「片付け」というと気が重くなる人も多いのでは? じつはそれ、「捨てなくては」という思い込みのせいかもしれません。整理収納アドバイザー2級の資格をもつESSEonlineライター、小林ユリさんも片付けへの苦手意識があったそう。しかし、「ものを捨てずに整理する工夫をしたことで、無理なく家が整った」といいます。詳しく教えてもらいました。

「片付け=捨てる」がストレスだった

もともと私は片付けが苦手。「捨てなきゃ」と思えば思うほど、重荷になって手が止まってしまうタイプです。

【実際の写真】筆者の「どうしても捨てられないもの」

思い出があるものや、まだ使えそうなものなど、「もったいない」と感じるものを手放すのが苦手で、判断に疲れてしまうことも。

そこで「無理に捨てなくてもいい」と考え方を変えてみました。私にとって片付けの目的は「ものを減らすこと」ではなく「使いやすい状態にすること」だったからです。

捨てることがストレスになるなら、無理に捨てる必要はないと考えました。「とりあえずもっていてOK」と思うだけで気持ちが軽くなり、片付けに取り掛かるハードルがぐっと下がりました。

「ものを減らさず家を整える」ためにやってよかったこと

「捨てなくてもいい」と決めた分、意識したのは「どう整えるか」ということ。片付けについて改めて見直してみて気づいたのは、ごちゃついていた原因は単にものの量だけではなく、「とりあえず突っ込んでいた状態」にあったのかもしれないということでした。

実際にやってみて、効果を感じたのは次の3つです。

●1:使う場所ごとにまとめる

まず意識したのは、「使う場所」と「収納場所」を一致させることでした。たとえば、リビングで使うものはリビングに、キッチンで使うものはキッチンにまとめる。これだけでも、探しものが減ってスッキリ感が出ました。

●2:定位置を決める

「ここに戻す」と決めることもルールにしました。たとえばわが家では、引き出しの中の小物類はアイテムごとに区分けをし、同じ用途のアイテムは袋や箱にひとまとめにしています。

使ったあとに迷わず戻せる仕組みづくりをしてからは、片付けが苦手な筆者でも、無理なく散らかりにくい状態をキープできています。

●3:出し入れしやすくする

また、出し入れのしやすさにも焦点を当てました。筆者の場合、ついものを出しっぱなしにしてしまっていた原因を考えてみたときに感じたのが「面倒くさいから」というのが大きかったのです。

そこで、フタつきのボックスではなく、ワンアクションで取れる収納に変更してみることに。これが性に合っていたようで、ものを出しっぱなしにするクセが少し落ち着きました。

使うか迷うものを入れる「保留ボックス」が役立った

もうひとつ取り入れてよかったのが、「保留ボックス」です。以前は片付けを早く終わらせたくて、「捨てる・捨てない」をその場で決めようとしていました。でも、そのせいで後悔することも少なくなかったのです。

そこで、「迷ったら一度保留」というルールに変更。しばらく使わなければ自然と処分できますし、そのアイテムの使い道を落ち着いて考えられるので「やっぱり取っておけばよかった」と後悔することも減り、気持ちの余裕にもつながりました。

私にとっては、保留ボックスという“逃げ道”があることがとても大事だったように思います。

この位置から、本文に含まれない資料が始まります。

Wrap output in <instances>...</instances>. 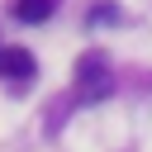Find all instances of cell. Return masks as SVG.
<instances>
[{
  "instance_id": "cell-4",
  "label": "cell",
  "mask_w": 152,
  "mask_h": 152,
  "mask_svg": "<svg viewBox=\"0 0 152 152\" xmlns=\"http://www.w3.org/2000/svg\"><path fill=\"white\" fill-rule=\"evenodd\" d=\"M109 19H119V14H114V5H100V10H90V24H109Z\"/></svg>"
},
{
  "instance_id": "cell-3",
  "label": "cell",
  "mask_w": 152,
  "mask_h": 152,
  "mask_svg": "<svg viewBox=\"0 0 152 152\" xmlns=\"http://www.w3.org/2000/svg\"><path fill=\"white\" fill-rule=\"evenodd\" d=\"M52 5H57V0H14V19H19V24H43V19L52 14Z\"/></svg>"
},
{
  "instance_id": "cell-1",
  "label": "cell",
  "mask_w": 152,
  "mask_h": 152,
  "mask_svg": "<svg viewBox=\"0 0 152 152\" xmlns=\"http://www.w3.org/2000/svg\"><path fill=\"white\" fill-rule=\"evenodd\" d=\"M109 90H114V76H109L104 57L100 52H86L76 62V100H104Z\"/></svg>"
},
{
  "instance_id": "cell-2",
  "label": "cell",
  "mask_w": 152,
  "mask_h": 152,
  "mask_svg": "<svg viewBox=\"0 0 152 152\" xmlns=\"http://www.w3.org/2000/svg\"><path fill=\"white\" fill-rule=\"evenodd\" d=\"M33 71H38V62H33L28 48H0V76L24 81V76H33Z\"/></svg>"
}]
</instances>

ただし、ひとつだけ気をつけているのが「上限を決めること」。なんでもかんでも入れてしまうと、結局はものを移動させただけになってしまうので、ボックスの大きさや数はあらかじめ決めています。

この方法を続けているうちに、「これはなくても困らないな」と思うものが自然と見えてくるようになりました。無理に捨てるのではなく、結果的に手放せる感覚です。

片付けは自分に合うやり方でいいと気づいてからは、自分に合ったやり方で続けることの大切さを実感しています。「捨てるのが苦手」と感じている人こそ、無理に手放すことにこだわらず、整えることから始めてみるのもひとつの方法かもしれません。